\s
by default, will not match whitespace characters with values greater than 128. To get at those, you can instead make good use of other UTF-8-aware sequences.
(Standard disclaimer: I'm skimming the PCRE source code to compile the lists below, I may miss a character or type something incorrectly.
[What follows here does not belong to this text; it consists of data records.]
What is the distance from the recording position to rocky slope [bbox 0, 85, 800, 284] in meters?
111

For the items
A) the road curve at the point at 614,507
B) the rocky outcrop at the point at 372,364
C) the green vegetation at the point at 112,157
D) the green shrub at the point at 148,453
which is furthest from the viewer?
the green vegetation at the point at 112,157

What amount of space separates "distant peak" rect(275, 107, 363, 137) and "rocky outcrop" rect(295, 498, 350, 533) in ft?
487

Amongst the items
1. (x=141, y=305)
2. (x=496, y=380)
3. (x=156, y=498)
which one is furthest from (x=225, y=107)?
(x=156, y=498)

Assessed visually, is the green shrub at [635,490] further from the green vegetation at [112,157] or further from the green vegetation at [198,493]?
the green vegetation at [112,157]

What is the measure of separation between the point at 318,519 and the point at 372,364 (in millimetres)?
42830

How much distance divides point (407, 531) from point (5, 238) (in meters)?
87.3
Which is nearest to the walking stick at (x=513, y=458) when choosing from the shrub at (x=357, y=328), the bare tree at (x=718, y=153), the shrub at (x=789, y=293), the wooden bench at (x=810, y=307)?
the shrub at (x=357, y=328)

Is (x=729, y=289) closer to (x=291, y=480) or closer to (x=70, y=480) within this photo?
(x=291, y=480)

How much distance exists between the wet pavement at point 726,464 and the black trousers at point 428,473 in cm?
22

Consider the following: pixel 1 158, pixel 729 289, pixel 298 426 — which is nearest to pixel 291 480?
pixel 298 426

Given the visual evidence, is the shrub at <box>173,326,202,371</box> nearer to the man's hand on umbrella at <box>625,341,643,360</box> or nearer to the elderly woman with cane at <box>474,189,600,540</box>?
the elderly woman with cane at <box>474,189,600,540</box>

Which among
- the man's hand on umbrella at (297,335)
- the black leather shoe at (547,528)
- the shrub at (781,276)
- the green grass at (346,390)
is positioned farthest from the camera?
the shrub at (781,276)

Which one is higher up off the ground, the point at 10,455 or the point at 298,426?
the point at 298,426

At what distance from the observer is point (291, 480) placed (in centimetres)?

Please forgive me.)
\p{Zs}
matches:
- U+0020 Space
- U+00A0 No-break space
- U+1680 Ogham space mark
- U+180E Mongolian vowel separator
- U+2000 En quad
- U+2001 Em quad
- U+2002 En space
- U+2003 Em space
- U+2004 Three-per-em space
- U+2005 Four-per-em space
- U+2006 Six-per-em space
- U+2007 Figure space
- U+2008 Punctuation space
- U+2009 Thin space
- U+200A Hair space
- U+202F Narrow no-break space
- U+205F Medium mathematical space
- U+3000 Ideographic space
\h
(Horizontal whitespace) matches the same as \p{Zs}
above, plus
Similarly for matching vertical whitespace there are a few options.
\p{Zl}
matches U+2028 Line separator.
\p{Zp}
matches U+2029 Paragraph separator.
\v
(Vertical whitespace) matches \p{Zl}
, \p{Zp}
and the following
- U+000A Linefeed
- U+000B Vertical tab
- U+000C Formfeed
- U+000D Carriage return
- U+0085 Next line
Going back to the beginning, in UTF-8 mode (i.e. using the u
pattern modifier) \s
will match any character that \p{Z}
matches (which is anything that \p{Zs}
, \p{Zl}
and \p{Zp}
will match), plus
- U+0009 Horizontal tab
- U+000A Linefeed
- U+000C Formfeed
- U+000D Carriage return
To cut a long story short (I bet you read all of the above, didn't you?) you might want to use \s
but make sure to be in UTF-8 mode like /\s/u
. Putting that to some practical use, to filter out those matching whitespace characters from a string you would do something like
$new_string = preg_replace('/\s/u', '', $old_string);
Finally, if you really, really care about the vertical whitespaces which aren't included in \s
(LF and NEL) then you can use the character class [\s\v]
to match all 26 of the whitespace characters listed above.